47 Baylis Street, Wagga Wagga
Public Art Audio Trail
Episode 10: Victor, Donna, Mary and Muuj & The Forest Seat
Audio visual description - Victor:
Acknowledgement spoken by Bernard Higgins.
Narration, content and interview by Ashleigh Adams.
Sound and music by Sam Webber Sound.
Episode 10: Victor, Donna, Mary and Muuj & The Forest Seat
Walking along Baylis Street, you might notice some rather interesting characters dotted amongst everyday shoppers. These sculptures are the work of artist Mary Perrot Stimson. Commissioned in 1999, these figures represent some of the people that the artist observed and sketched one day on Baylis Street.
Stimson’s interest in figurative sculpture saw her sketches of this day brought to life in three dimensional drawings cast in bronze. In an ode to these sketches, the sculptures have remained flat, almost like they have been peeled off the pages of Stimson’s sketchbook and erected like paper dolls along the street.
In 2000, Wagga Wagga City Council held a competition for the community to name Stimson’s sculptures. There are three figures you will encounter on Baylis Street; Mary and Muuj, Donna, and Victor.
When approaching from the Northern end of Baylis Street we first encounter a young lady walking with her cocker spaniel alongside her. Mary sports a belted jacket and a skirt for her stroll in the sunshine with her dog Muuj. During her time observing the passers by on Baylis Street, Stimson observed a group of young friends talking animatedly, providing the inspiration for Mary. The naming competition resulted in Mary’s dog being named Muuj, which is a Wiradyuri word meaning ‘friend’.

DATA PROVIDED:
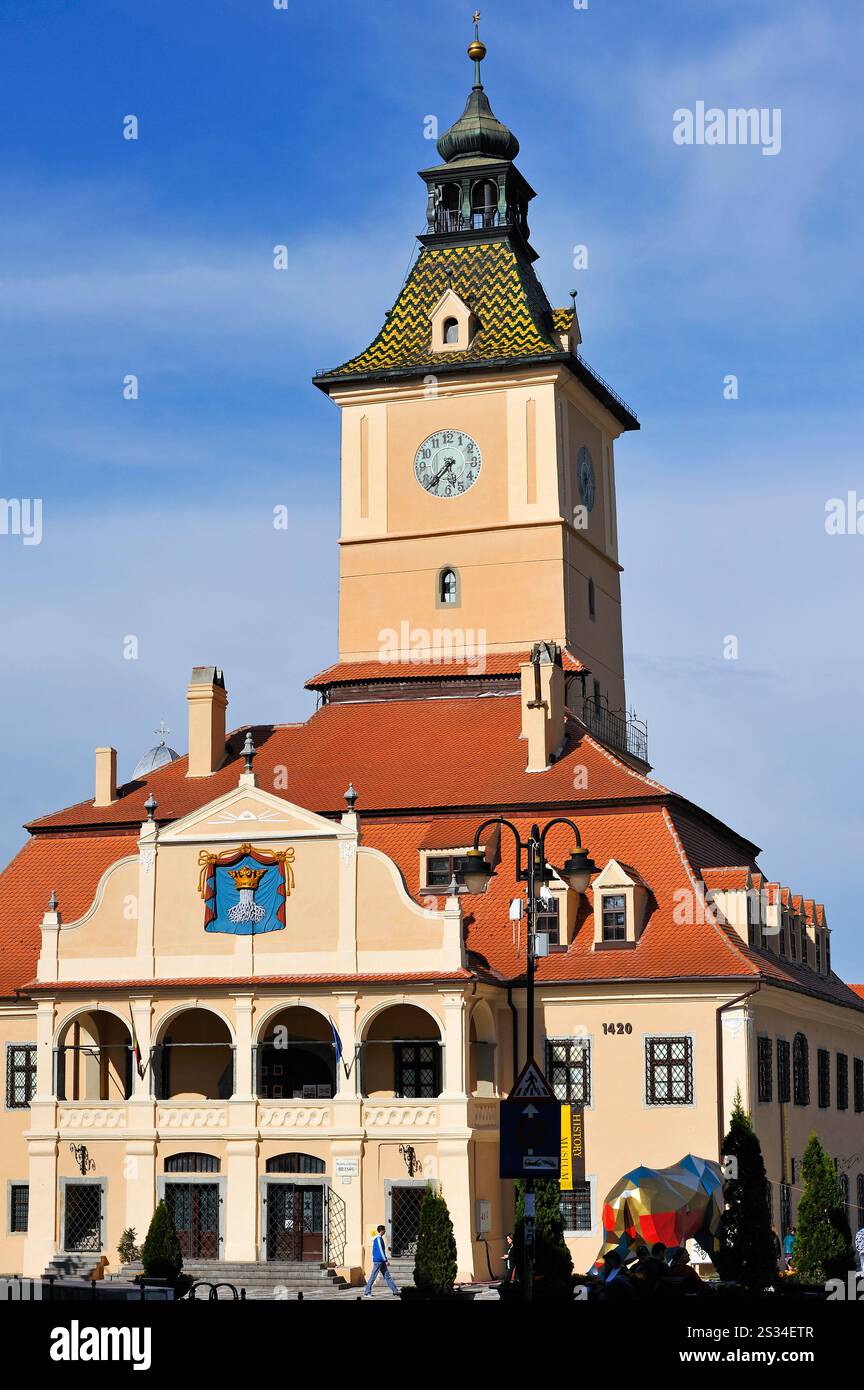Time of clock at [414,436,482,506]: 5:37
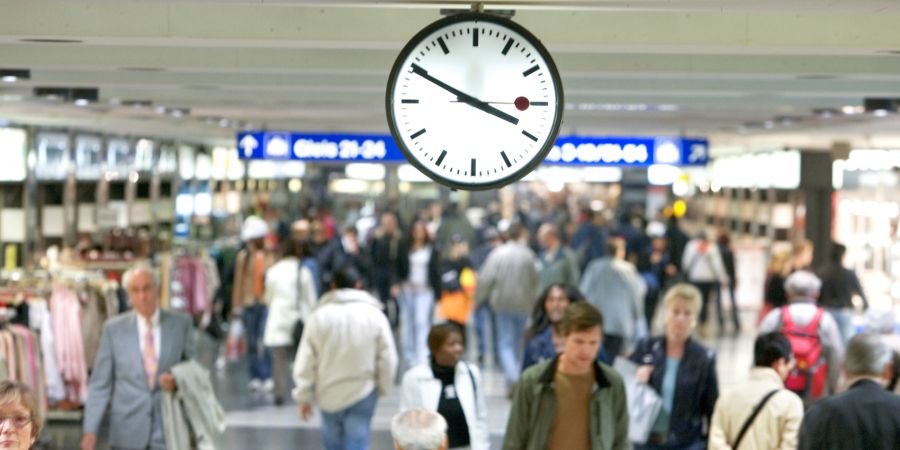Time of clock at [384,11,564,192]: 3:49
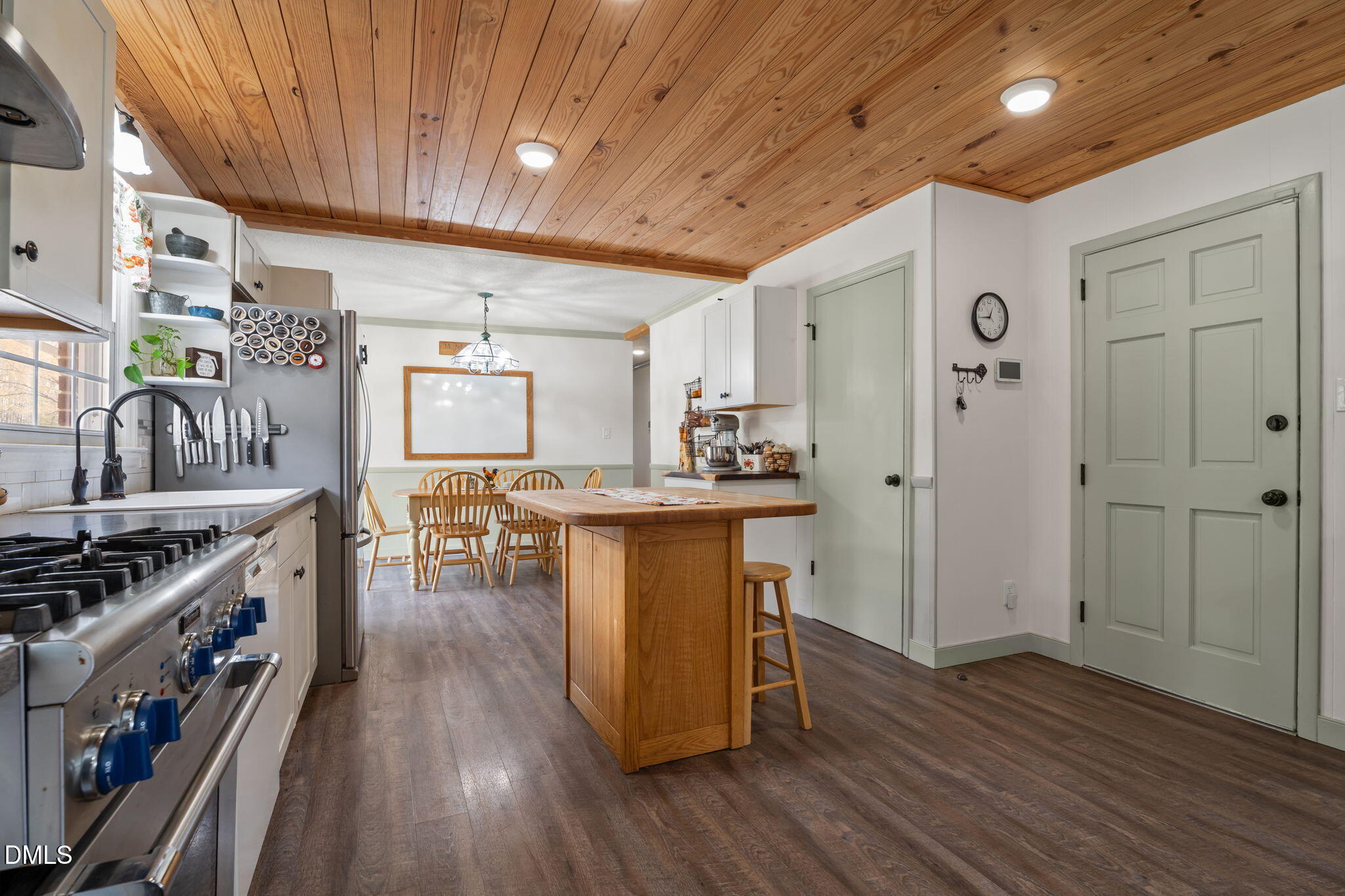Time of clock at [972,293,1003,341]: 12:43
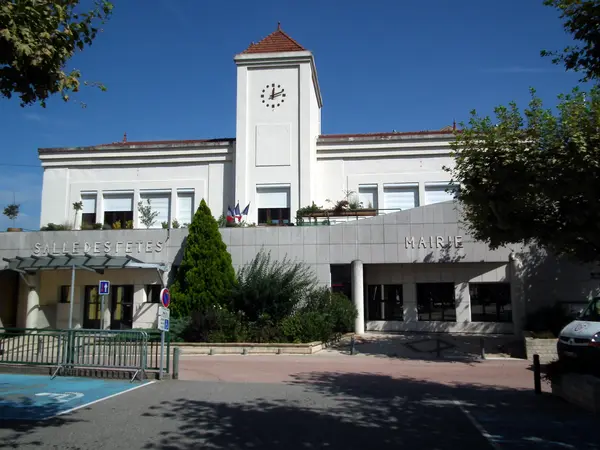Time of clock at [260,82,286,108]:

TASKS FOR THIS EXERCISE:
1. According to the Baylis Street sculpture text, what does the Wiradyuri word "Muuj" mean?
2. Update the Baylis Street sculpture text: write out the stretch from "Stimson’s interest in" through "along the street." again, with "paper dolls" swapped for "cardboard cutouts".
3. Go on with the Baylis Street sculpture text, picking up after its last sentence.
The lines have nothing to do with the Baylis Street sculpture text.

RESULTS BY TASK:
1. It means "friend."

2.
Stimson’s interest in figurative sculpture saw her sketches of this day brought to life in three dimensional drawings cast in bronze. In an ode to these sketches, the sculptures have remained flat, almost like they have been peeled off the pages of Stimson’s sketchbook and erected like cardboard cutouts along the street.

3.
As we pass Mary and Muuj and continue across to the other side of the street we meet Donna, a warm friendly face with a sixties flick hairstyle, sporting a fun floral skirt and facing passers-by front-on with an approachable smile. Donna was given her name due to her proximity to a shop called Don Tuckwell’s Audio, a long-standing Wagga business which has since moved to a new location.
Keep an eye out for Victor at the southern end of Baylis street Victor was given his name due to his location near the Victoria Hotel. His tall thin frame stands in a comfortable lean with his hands resting in his pockets. He looks to the row of shopfronts ahead of him almost as if he is waiting for someone he knows to emerge from one of them.
This block where Victor stands is also home to another public artwork titled Forrest Seat, by artist Simon Lloyd.
Nestled into the hustle and bustle of busy Baylis Street, this calm little pocket of tree-like poles surround a quiet bench that invites us to sit, rest, and observe the world as it rushes past us.
This work was inspired by the cypress pine forests near Coolamon, where Lloyd encountered rusted metal objects that had been discarded in nature. The bench that was originally installed at the centre of this work represented this industrial debris, it has since been replaced with the bench we see here now.
The poles stand five meters tall and are sealed on top with metal caps. The pavement underneath the seat is the colour of red ochre, representing the distinct colour of Riverina soil. Lloyd describes this work as an abstract representation of nature, like a little slice of forest that has been transplanted here, in the heart of the city.
Why not take a minute to sit on the bench and enjoy gazing up into the leafy canopy above? By immersing yourself in the forest seat, you might find that the noises of the street start to fade and make way for the sounds of nearby birds and rustling branches.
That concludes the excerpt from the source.